Hodgepodge
Hurra for deg som fyller ditt år!
As America celebrates Independence Day on July 4, there’s a different celebration going on in Norway. It’s Her Majesty Queen Sonja’s birthday, and Norwegians don’t take birthdays lightly. Queen Sonja is beloved in her native land where she grew up a commoner and married Crown Prince Harold in 1968 after a nine-year courtship. Their fairytale marriage has lasted 52 years and counting. In Norway, Queen Sonja Day is an official holiday with Norwegian flags flying all across the country.

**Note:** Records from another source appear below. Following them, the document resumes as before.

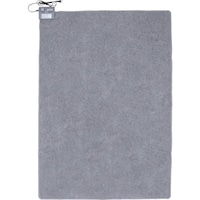 アイリスオーヤマ IRIS 561998 電気ホットカーペット 1.5畳 グレー IHC15H 1枚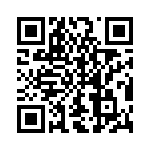 MCP631T-E-MNY QRCode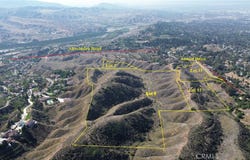 Sunset Drive, Redlands, CA 92373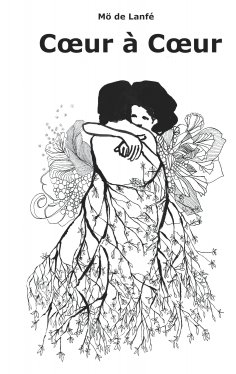 ebook: Coeur à coeur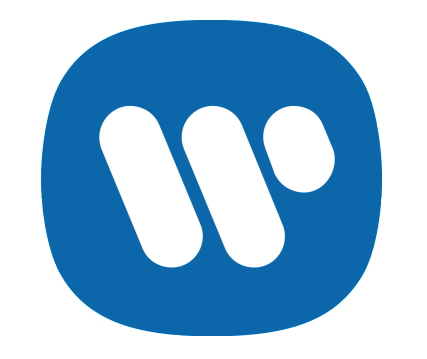  워너뮤직(Warner Music, Ticker : WMG)
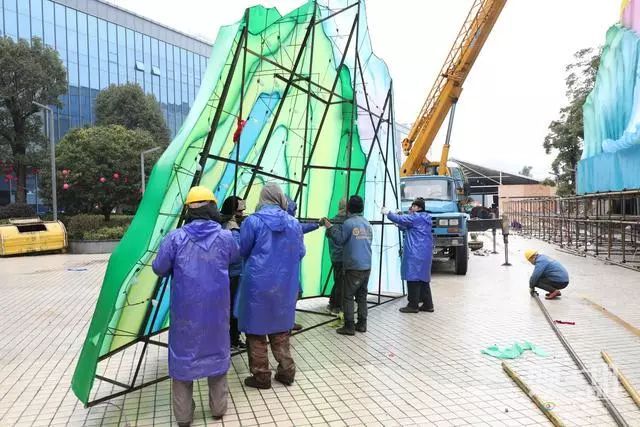 打造文化名片推动文旅融合发展,打造旅游品牌新亮点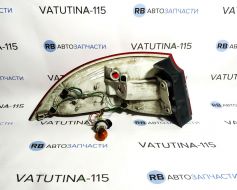 3T5945112-DEF фото 10678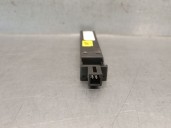 Recambio de antena para hyundai kona furgoneta/suv (os, ose, osi) ev referencia OEM IAM 9546006100 
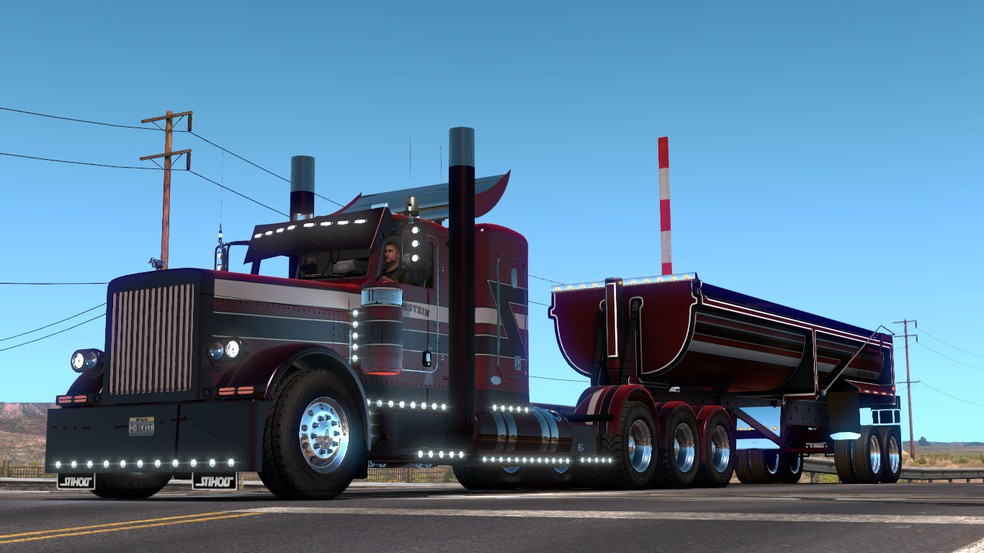 Image by SirBlackyAlot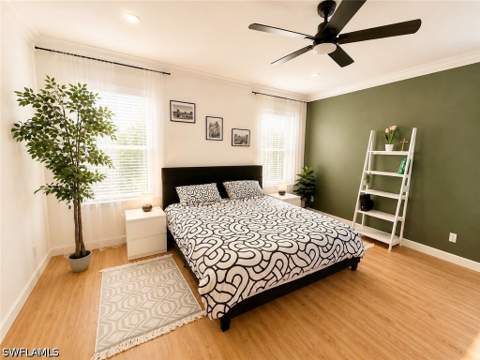 15338 Summit Place Cir 163, Naples FL - photo 17 of 40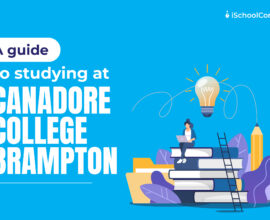 Canadore College | Rankings, courses, and more.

Sonja’s is truly a Cinderella story. In the days before Diana, Kate and Meghan, royal marriages to non-royals were almost unheard of. In fact, only when Crown Prince Harold declared he would never marry if he couldn’t marry Sonja, did his parents relent, thereby ensuring continuation of the royal lineage. Harold V ascended the throne upon the death of his father, King Olav, in 1991. Queen Sonja has been busy modernizing the monarchy ever since, paving the way for all other commoners who later married royal heirs, including her daughter-in-law, who was a single mother with a disadvantaged past, when she married Crown Prince Haakon.
Known for her altruistic work, Queen Sonja was a member of the committee for Norway’s first nationwide humanitarian telethon back in 1974. In 2005, she created Queen Sonja’s School Award, which is presented each year to a school that demonstrates excellence in promoting inclusion and equality. She visited the world’s largest refugee camp in Kenya in 2010 and supported the Norwegian Refugee Council’s work to help and protect people fleeing war zones. Awarded the Nansen Medal by the United Nation’s High Commissioner for Refugees, Queen Sonja donated her prize money to build schools for refugees in Tanzania. Queen Sonja is patron of the MIRA Centre for Black, Immigrant and Refugee Women.
Queen Sonja is an accomplished skier and passionate outdoorswoman, having hiked across most of Norway.
She’s also an avid patron of arts and culture and a skilled graphic artist, ceramicist and photographer. In fact, the Queen Sonja Art Stable, the gallery that was a birthday gift from her husband the king, has been closed during the pandemic and is set to reopen to the public on July 4. The gallery, which is located in a former stable in the Palace Park, was first opened in 2017 to commemorate Queen Sonja’s 80th birthday.
And yes, there will be champagne and kaker (cake) to mark the occasion, not to mention countless renditions of that joyous Norwegian birthday song: “Hurra for Deg,” which involves lots of clapping and dancing around. Roughly translated, it goes something like this:
Hooray for you who’re completing your year,
Yes, you we will congratulate.
Everybody is standing around you in a ring,
And see, now we’ll march,
bow, nod, curtsy, turn around,
dance for you with jumps and bounces,
wish from the heart all good things!
And same me then, what more do you want?
Congratulate!
This year, when you’re celebrating the birth of a nation and all that it stands for, remember it’s also the birthday of Norway’s iconic Queen Sonja, who’s a bit of a revolutionary herself in her own country. Skål!